Jacquemus menswear: coming to a store near you!
“I did the Jacquemus woman for my mother,” he said in an interview after the show. “The man [had to be] something I should feel—it’s not like, Oh, we do a brand…and we have to do men’s. No: I didn’t feel it, I didn’t feel it, and then I was like, when I’m going to fall in love, I’m going to do ‘this man,’ because [he’s] going to exist. It’s going to be someone I can see, someone I can smell, someone I know what he’s eating—someone I know everything about.
“So I [had] this feeling this winter, and I was like, Okay, let’s do it!”
(Depending on whom you ask, he’s burying the lead: Jacquemus is in love! But he was coy when asked if the man in question was present. “It’s too personal,” he said, and blushed. Instagram breadcrumbs suggest it’s filmmaker Gordon von Steiner, who helmed the designer’s joyous La Bomba campaign video.)

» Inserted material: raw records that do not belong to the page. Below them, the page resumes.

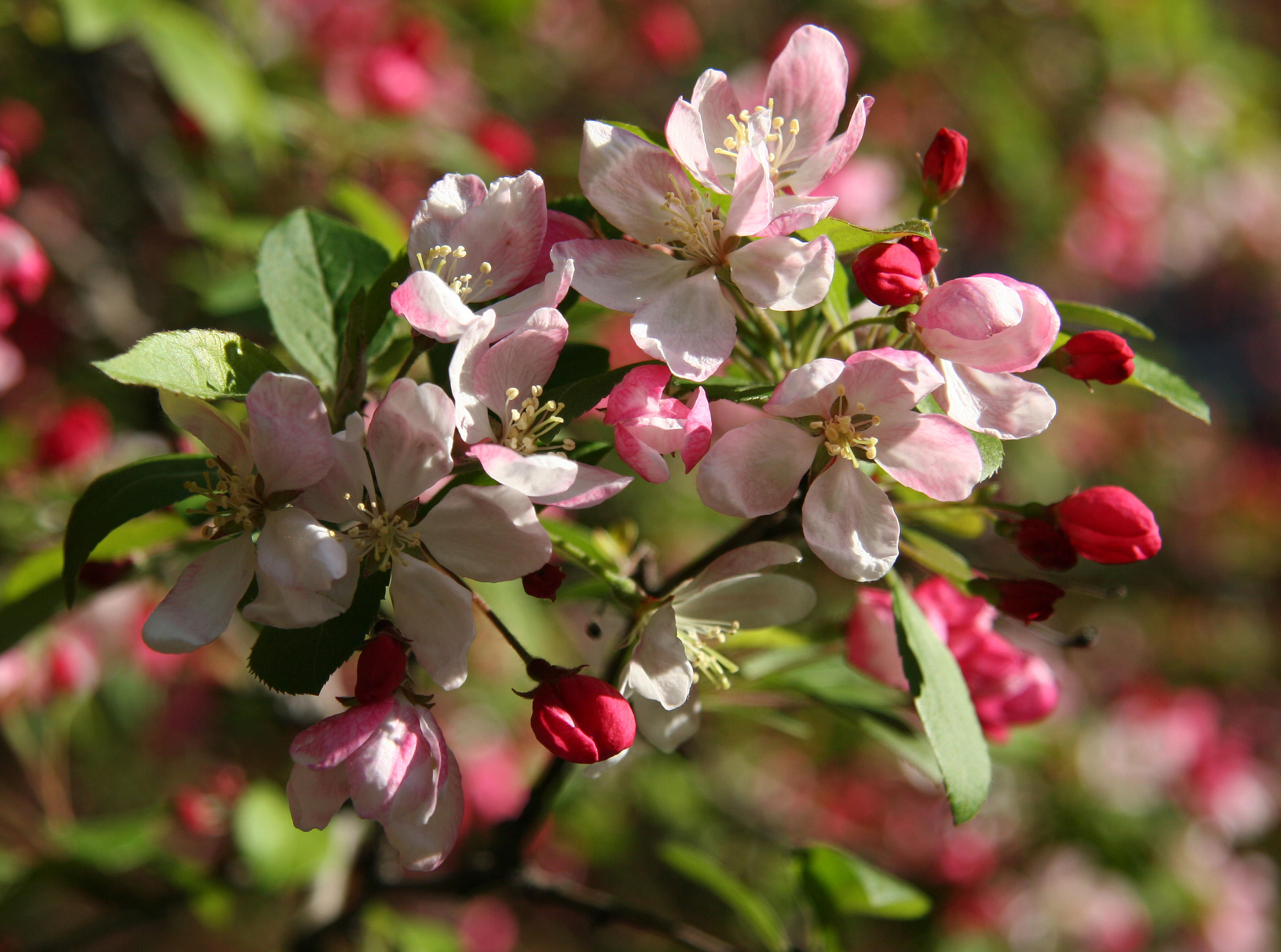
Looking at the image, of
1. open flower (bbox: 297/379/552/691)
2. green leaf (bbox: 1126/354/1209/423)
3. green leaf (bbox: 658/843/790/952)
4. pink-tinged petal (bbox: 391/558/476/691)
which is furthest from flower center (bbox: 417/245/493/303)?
green leaf (bbox: 658/843/790/952)

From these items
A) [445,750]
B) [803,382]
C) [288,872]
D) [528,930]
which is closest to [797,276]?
[803,382]

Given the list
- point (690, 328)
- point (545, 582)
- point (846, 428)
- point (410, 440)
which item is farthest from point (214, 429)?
point (846, 428)

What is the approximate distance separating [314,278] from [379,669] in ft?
1.55

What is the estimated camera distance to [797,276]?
2.35 ft

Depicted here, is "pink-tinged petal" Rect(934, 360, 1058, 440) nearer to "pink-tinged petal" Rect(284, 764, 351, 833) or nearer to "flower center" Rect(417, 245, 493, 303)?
"flower center" Rect(417, 245, 493, 303)

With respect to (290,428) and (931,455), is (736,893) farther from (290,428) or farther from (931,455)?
(290,428)

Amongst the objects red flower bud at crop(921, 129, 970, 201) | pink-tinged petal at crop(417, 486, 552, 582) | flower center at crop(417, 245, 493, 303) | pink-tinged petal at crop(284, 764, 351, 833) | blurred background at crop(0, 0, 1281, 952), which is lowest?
blurred background at crop(0, 0, 1281, 952)

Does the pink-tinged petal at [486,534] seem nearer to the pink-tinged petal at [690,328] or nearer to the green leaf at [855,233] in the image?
the pink-tinged petal at [690,328]

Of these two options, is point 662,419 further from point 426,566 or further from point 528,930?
point 528,930

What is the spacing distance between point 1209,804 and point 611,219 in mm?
2750

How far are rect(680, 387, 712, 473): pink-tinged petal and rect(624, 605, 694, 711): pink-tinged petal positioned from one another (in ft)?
0.47

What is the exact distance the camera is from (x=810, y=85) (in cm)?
86

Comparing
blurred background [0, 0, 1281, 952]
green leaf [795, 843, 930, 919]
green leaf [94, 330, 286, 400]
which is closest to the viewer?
green leaf [94, 330, 286, 400]

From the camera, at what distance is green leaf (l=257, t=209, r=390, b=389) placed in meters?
0.91
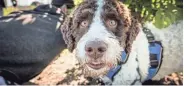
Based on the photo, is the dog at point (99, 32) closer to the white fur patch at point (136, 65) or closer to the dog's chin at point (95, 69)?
the dog's chin at point (95, 69)

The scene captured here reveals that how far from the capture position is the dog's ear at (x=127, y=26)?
1292mm

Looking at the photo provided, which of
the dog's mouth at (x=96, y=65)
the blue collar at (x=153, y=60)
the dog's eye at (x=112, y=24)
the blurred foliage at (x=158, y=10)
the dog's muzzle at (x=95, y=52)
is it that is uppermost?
the dog's eye at (x=112, y=24)

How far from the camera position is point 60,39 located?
1552 mm

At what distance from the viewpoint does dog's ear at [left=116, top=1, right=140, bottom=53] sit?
1292 millimetres

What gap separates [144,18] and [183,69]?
325mm

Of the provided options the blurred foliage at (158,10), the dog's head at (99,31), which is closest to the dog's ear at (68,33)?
the dog's head at (99,31)

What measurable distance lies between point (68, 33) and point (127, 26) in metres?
0.19

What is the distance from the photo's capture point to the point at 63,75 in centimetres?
178

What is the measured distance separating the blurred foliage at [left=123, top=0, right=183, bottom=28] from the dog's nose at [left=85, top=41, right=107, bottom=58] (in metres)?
0.26

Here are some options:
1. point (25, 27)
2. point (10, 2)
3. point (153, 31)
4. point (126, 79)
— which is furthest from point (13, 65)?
point (153, 31)

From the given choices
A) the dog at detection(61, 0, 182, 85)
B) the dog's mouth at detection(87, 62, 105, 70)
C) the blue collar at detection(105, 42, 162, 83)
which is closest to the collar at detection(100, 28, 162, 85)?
the blue collar at detection(105, 42, 162, 83)

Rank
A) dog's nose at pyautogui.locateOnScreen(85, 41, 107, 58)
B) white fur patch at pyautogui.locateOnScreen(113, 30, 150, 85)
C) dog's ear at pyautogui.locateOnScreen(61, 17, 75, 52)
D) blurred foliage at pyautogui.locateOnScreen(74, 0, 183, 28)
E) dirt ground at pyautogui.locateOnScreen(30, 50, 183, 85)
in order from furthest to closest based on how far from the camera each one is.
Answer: dirt ground at pyautogui.locateOnScreen(30, 50, 183, 85) → white fur patch at pyautogui.locateOnScreen(113, 30, 150, 85) → blurred foliage at pyautogui.locateOnScreen(74, 0, 183, 28) → dog's ear at pyautogui.locateOnScreen(61, 17, 75, 52) → dog's nose at pyautogui.locateOnScreen(85, 41, 107, 58)

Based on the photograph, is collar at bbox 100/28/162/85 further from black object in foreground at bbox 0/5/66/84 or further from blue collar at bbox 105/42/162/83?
black object in foreground at bbox 0/5/66/84

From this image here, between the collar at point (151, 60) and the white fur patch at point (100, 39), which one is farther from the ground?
the white fur patch at point (100, 39)
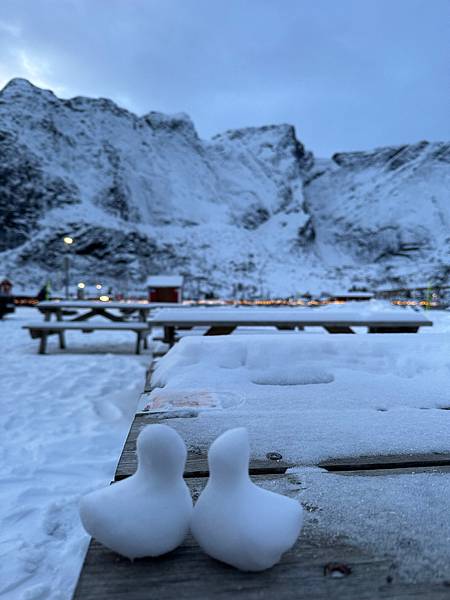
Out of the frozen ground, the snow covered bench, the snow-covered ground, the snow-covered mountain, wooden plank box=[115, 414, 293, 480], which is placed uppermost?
the snow-covered mountain

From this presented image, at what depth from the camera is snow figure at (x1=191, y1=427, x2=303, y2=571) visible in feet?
2.04

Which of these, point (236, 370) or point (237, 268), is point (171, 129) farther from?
point (236, 370)

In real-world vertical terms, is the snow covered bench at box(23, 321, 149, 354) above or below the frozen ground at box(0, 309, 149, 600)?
above

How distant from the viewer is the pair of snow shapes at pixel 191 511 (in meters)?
0.63

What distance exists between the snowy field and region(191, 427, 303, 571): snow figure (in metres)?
0.18

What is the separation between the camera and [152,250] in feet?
168

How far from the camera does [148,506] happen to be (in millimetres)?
673

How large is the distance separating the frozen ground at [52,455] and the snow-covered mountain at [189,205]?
132ft

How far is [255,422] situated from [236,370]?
78 cm

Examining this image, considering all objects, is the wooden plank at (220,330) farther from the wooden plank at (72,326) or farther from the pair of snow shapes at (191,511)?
the pair of snow shapes at (191,511)

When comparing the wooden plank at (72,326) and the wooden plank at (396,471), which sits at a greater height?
the wooden plank at (396,471)

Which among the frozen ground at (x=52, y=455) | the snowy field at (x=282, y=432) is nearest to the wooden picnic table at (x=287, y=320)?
the frozen ground at (x=52, y=455)

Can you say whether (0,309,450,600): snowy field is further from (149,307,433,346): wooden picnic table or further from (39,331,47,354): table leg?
(39,331,47,354): table leg

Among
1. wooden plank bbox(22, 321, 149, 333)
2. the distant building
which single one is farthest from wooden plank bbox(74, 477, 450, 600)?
the distant building
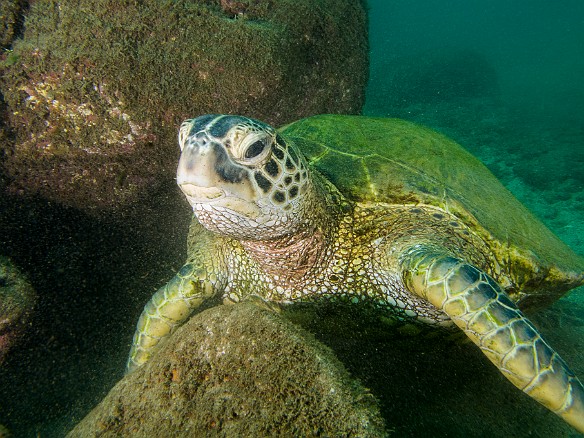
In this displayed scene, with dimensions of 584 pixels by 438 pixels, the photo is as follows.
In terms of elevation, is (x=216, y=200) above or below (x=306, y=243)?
above

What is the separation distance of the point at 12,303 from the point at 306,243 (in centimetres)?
271

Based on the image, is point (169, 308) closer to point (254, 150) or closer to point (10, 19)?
point (254, 150)

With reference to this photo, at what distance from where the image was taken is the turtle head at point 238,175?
1.60 m

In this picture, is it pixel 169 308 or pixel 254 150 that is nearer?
pixel 254 150

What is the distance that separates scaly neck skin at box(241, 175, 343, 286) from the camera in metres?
2.17

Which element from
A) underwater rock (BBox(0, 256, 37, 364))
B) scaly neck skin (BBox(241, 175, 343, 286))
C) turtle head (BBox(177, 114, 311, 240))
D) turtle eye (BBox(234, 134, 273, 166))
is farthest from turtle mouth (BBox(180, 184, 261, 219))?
underwater rock (BBox(0, 256, 37, 364))

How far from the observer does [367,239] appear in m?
2.44

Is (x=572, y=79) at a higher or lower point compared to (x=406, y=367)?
higher

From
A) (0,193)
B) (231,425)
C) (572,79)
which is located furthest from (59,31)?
(572,79)

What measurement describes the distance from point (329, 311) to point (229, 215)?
115 centimetres

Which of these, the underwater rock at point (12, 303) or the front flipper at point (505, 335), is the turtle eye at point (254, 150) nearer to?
the front flipper at point (505, 335)

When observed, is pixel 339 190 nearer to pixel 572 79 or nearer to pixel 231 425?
pixel 231 425

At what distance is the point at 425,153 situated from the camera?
9.44ft

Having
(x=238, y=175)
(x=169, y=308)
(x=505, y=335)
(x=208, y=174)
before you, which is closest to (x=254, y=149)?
(x=238, y=175)
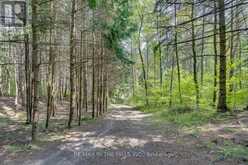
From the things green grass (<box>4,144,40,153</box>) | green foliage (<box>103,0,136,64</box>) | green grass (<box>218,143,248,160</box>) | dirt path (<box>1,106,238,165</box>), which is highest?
green foliage (<box>103,0,136,64</box>)

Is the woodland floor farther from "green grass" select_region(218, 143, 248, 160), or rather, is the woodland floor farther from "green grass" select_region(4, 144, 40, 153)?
"green grass" select_region(218, 143, 248, 160)

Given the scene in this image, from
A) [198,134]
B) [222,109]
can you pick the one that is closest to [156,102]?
[222,109]

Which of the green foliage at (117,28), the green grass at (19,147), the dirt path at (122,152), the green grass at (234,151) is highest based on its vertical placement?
the green foliage at (117,28)

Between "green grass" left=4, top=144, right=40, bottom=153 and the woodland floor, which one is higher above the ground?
the woodland floor

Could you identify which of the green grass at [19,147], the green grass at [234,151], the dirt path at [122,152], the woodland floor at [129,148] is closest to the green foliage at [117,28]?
the woodland floor at [129,148]

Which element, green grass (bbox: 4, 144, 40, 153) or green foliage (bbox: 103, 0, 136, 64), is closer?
green grass (bbox: 4, 144, 40, 153)

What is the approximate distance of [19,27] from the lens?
1549 cm

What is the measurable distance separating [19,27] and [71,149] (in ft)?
30.6

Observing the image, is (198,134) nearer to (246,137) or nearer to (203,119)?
(246,137)

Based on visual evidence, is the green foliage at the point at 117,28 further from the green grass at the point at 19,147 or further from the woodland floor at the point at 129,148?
the green grass at the point at 19,147

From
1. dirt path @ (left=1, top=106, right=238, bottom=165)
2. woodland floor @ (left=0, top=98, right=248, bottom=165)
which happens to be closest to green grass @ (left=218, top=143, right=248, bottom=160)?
woodland floor @ (left=0, top=98, right=248, bottom=165)

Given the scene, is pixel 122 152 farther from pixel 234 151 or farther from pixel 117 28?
pixel 117 28

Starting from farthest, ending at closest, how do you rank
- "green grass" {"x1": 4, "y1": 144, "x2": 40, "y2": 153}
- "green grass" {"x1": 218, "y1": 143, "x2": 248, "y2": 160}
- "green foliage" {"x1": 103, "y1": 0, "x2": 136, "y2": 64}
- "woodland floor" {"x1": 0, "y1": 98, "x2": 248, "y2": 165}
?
"green foliage" {"x1": 103, "y1": 0, "x2": 136, "y2": 64} → "green grass" {"x1": 4, "y1": 144, "x2": 40, "y2": 153} → "woodland floor" {"x1": 0, "y1": 98, "x2": 248, "y2": 165} → "green grass" {"x1": 218, "y1": 143, "x2": 248, "y2": 160}

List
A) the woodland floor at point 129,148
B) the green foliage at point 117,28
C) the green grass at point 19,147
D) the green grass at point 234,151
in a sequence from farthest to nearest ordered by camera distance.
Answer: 1. the green foliage at point 117,28
2. the green grass at point 19,147
3. the woodland floor at point 129,148
4. the green grass at point 234,151
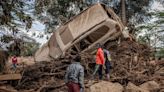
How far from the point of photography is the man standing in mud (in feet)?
26.1

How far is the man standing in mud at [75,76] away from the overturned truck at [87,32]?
8368 mm

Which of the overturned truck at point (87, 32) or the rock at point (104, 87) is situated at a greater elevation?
the overturned truck at point (87, 32)

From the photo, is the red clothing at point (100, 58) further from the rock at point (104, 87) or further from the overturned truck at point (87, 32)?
the overturned truck at point (87, 32)

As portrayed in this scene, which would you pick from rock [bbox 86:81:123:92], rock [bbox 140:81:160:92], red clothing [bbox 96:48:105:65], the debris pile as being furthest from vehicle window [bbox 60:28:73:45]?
rock [bbox 140:81:160:92]

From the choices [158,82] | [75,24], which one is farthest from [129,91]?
[75,24]

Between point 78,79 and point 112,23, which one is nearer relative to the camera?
point 78,79

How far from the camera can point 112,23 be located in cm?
1653

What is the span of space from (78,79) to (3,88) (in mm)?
5307

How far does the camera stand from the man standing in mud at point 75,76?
313 inches

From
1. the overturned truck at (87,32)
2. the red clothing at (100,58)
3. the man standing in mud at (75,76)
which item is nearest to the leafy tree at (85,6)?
the overturned truck at (87,32)

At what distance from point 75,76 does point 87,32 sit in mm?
8602

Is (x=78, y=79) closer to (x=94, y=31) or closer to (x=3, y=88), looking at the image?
(x=3, y=88)

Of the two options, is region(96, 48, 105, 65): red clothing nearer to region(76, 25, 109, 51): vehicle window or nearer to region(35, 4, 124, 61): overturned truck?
region(35, 4, 124, 61): overturned truck

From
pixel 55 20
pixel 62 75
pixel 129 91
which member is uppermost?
pixel 55 20
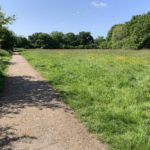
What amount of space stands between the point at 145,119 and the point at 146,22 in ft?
278

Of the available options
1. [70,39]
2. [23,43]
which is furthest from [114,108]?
[70,39]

Jacquemus menswear is an intriguing prospect. The brand is known for its minimalist, confidently seductive clothing—high slits, bare shoulders, and clingy, see-through knits, paired with kooky accessories like teeny-tiny handbags, stilettos with heels crafted of stacked balls, asymmetrical earrings, and those outrageous hats. In other words, it’s very feminine. It’s the kind of clothing that shows off that bod, and as the legions of fans dressed in the designer’s clothing at tonight’s show demonstrated, it looks great on a range of body types. Part of Jacquemus’s purity—there’s a certain naiveté to the clothing that gives its minimalism a refreshing, rather than monastic, edge—is that he doesn’t come from the church of designer worship. When Rei Kawakubo sent him notes on just his second collection, he had to look up who she was, and tonight’s show, inspired by the souks of Marrakesh, carried nary an aesthetic reference to that city’s patron fashion saint, Yves Saint Laurent.
Menswear, on the other hand, can be puritanical about its fashion history. How will the designer's aesthetic translate in that world? Jacquemus, whose personality is youthful and buoyant (and thank God—it’s great to see someone is happy!), said that while in the past he has often referenced his mother, who died suddenly shortly after he moved to Paris when he was 18, “with the men’s coming, I want to speak about the future: full of sun.” Notably, many of the models were smiling; “I need you to smile because people need it,” the designer said he told them before the show. Anxiety is the mood of the age, and menswear could use more energy outside its hypebeast core (particularly from someone who is so thoughtful about what women want). The world is more than ready for a sensual, confident man. It may be Jacquemus who brings him to us.